Brain-Inspired Spike Echo State Network Dynamics for Aero-Engine Intelligent Fault Prediction
This addresses fault prediction for aero-engines, which is an incremental improvement in a domain-specific application.
The paper tackled aero-engine fault prediction by proposing a brain-inspired spike echo state network (Spike-ESN) model to capture spatiotemporal features in time series data, with experimental results demonstrating its superiority and potential.

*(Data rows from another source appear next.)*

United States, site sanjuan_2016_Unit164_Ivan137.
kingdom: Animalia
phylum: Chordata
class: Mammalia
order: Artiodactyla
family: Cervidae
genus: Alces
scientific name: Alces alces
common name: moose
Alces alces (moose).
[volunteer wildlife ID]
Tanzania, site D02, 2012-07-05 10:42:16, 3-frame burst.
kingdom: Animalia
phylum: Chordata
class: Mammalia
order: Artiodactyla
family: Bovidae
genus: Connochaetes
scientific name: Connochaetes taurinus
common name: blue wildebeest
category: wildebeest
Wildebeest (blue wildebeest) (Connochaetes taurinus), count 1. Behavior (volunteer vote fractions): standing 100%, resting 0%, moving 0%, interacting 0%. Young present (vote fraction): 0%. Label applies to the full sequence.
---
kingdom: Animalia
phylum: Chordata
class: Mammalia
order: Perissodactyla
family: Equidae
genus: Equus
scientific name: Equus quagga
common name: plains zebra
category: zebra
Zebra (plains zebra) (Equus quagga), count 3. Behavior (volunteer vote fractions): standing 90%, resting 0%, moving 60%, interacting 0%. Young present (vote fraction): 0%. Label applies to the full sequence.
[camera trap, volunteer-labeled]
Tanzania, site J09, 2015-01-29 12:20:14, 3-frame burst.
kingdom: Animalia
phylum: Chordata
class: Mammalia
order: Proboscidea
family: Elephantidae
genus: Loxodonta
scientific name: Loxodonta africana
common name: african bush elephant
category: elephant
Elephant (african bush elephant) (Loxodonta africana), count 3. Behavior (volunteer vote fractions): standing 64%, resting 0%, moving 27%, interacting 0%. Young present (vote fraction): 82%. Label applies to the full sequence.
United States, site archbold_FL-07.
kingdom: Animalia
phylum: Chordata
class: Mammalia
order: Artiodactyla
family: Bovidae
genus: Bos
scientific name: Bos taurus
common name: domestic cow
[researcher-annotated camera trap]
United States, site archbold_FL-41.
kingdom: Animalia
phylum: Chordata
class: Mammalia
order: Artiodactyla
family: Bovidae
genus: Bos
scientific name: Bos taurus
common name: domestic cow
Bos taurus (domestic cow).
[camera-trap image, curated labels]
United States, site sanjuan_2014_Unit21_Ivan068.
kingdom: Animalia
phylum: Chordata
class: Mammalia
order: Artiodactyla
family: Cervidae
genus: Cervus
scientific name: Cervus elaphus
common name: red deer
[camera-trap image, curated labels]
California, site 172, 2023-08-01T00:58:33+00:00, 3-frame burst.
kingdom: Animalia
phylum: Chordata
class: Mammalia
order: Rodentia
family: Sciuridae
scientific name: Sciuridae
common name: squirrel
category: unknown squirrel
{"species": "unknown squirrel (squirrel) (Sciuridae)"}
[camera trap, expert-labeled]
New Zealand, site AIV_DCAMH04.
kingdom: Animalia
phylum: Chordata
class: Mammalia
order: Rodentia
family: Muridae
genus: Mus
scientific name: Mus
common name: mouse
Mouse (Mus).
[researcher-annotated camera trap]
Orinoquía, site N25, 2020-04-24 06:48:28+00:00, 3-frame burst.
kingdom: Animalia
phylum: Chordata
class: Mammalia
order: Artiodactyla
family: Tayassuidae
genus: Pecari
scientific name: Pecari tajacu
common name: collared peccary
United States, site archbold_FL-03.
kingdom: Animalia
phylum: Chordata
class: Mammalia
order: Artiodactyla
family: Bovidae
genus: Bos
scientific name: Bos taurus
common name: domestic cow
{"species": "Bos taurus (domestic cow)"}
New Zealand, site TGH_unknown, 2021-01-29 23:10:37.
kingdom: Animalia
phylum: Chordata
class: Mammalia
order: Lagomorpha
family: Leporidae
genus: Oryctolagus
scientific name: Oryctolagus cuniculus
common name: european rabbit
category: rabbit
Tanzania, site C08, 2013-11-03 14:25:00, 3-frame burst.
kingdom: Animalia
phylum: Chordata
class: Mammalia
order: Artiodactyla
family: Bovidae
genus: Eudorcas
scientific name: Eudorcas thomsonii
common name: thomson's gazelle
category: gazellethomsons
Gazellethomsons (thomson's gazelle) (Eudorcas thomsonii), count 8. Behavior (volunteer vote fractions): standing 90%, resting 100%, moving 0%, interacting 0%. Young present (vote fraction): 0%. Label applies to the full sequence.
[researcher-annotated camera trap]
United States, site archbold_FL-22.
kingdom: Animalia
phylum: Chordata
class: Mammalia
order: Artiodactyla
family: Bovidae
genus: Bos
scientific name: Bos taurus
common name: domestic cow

Aero-engine fault prediction aims to accurately predict the development trend of the future state of aero-engines, so as to diagnose faults in advance. Traditional aero-engine parameter prediction methods mainly use the nonlinear mapping relationship of time series data but generally ignore the adequate spatiotemporal features contained in aero-engine data. To this end, we propose a brain-inspired spike echo state network (Spike-ESN) model for aero-engine intelligent fault prediction, which is used to effectively capture the evolution process of aero-engine time series data in the framework of spatiotemporal dynamics. In the proposed approach, we design a spike input layer based on Poisson distribution inspired by the spike neural encoding mechanism of biological neurons, which can extract the useful temporal characteristics in aero-engine sequence data. Then, the temporal characteristics are input into a spike reservoir through the current calculation method of spike accumulation in neurons, which projects the data into a high-dimensional sparse space. In addition, we use the ridge regression method to read out the internal state of the spike reservoir. Finally, the experimental results of aero-engine states prediction demonstrate the superiority and potential of the proposed method.